Saturday, March 29, 2008

Damini

I’ve got a film called ‘Damini’ playing on the TV next to me. I read a review of the film and have absolutely no desire to watch it although I suspect I’m going to watch it anyway. The basic story seems to be:

  • poor village girl named Damini marries rich urban man
  • taunted by her mother-in-law, she makes friends with the maid
  • the maid is raped by her brother-in-law and three others in her marital home
  • Damini initially unwittingly helps to cover-up the incident
  • she later fights for justice for the maid
  • while doing this, her in-laws buy everyone in the system who can be bought, she herself is declared mentally unstable and the maid is killed
  • she somehow escapes from a mental institution in which she has been dumped because of being supposedly mentally unstable and goes on to continue fighting for justice with the help of a lawyer who’s given up on justice
  • she ultimately succeeds primarily because her husband has a change of heart and supports her

Apart from the fact that it’s a little too easy for the story to have been true for me to have any desire watch it, I can’t help but wonder if — as inappropriate as this is to say — it’d have been smarter not to fight for justice.
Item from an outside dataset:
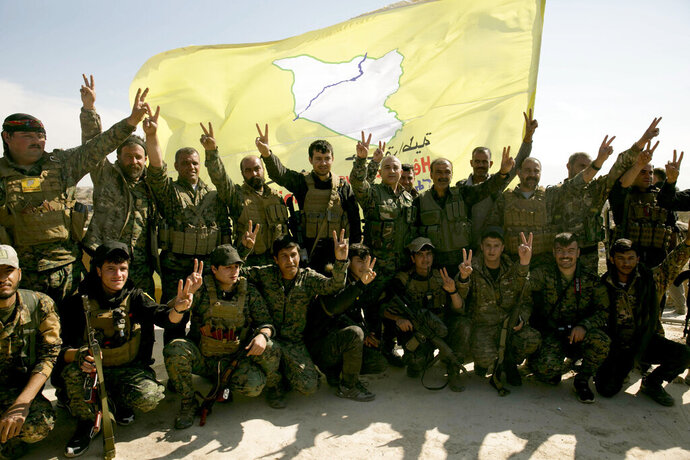 FILE - In this March 23, 2019 file photo, U.S.-backed Syrian Democratic Forces (SDF) fighters pose for a photo in Baghouz, Syria, after the SDF declared the area free of Islamic State militants. SDF defeated the IS in March but the Kurdish-led force is now facing protests by local Arab tribesmen in Deir el-Zour province. If the protests turn to an all-out uprising against the SDF it could be a blow to Washington as President Trump has plans to reduce America's military presence in Syria. (AP Photo/Maya Alleruzzo, File)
Damini would not have had to go through all that she did go through and, even more importantly, I can’t help but suspect that if there was no such fight, the maid would not have been killed (since she seems to have been killed primarily to ensure that the rapist’s family’s ‘honour’ was not denigrated).
The film ends very neatly with the criminals getting their just deserts but that hasn’t stopped me from wondering if there are times (in real life) when it’s a good idea to cut one’s losses and leave vengeance to God?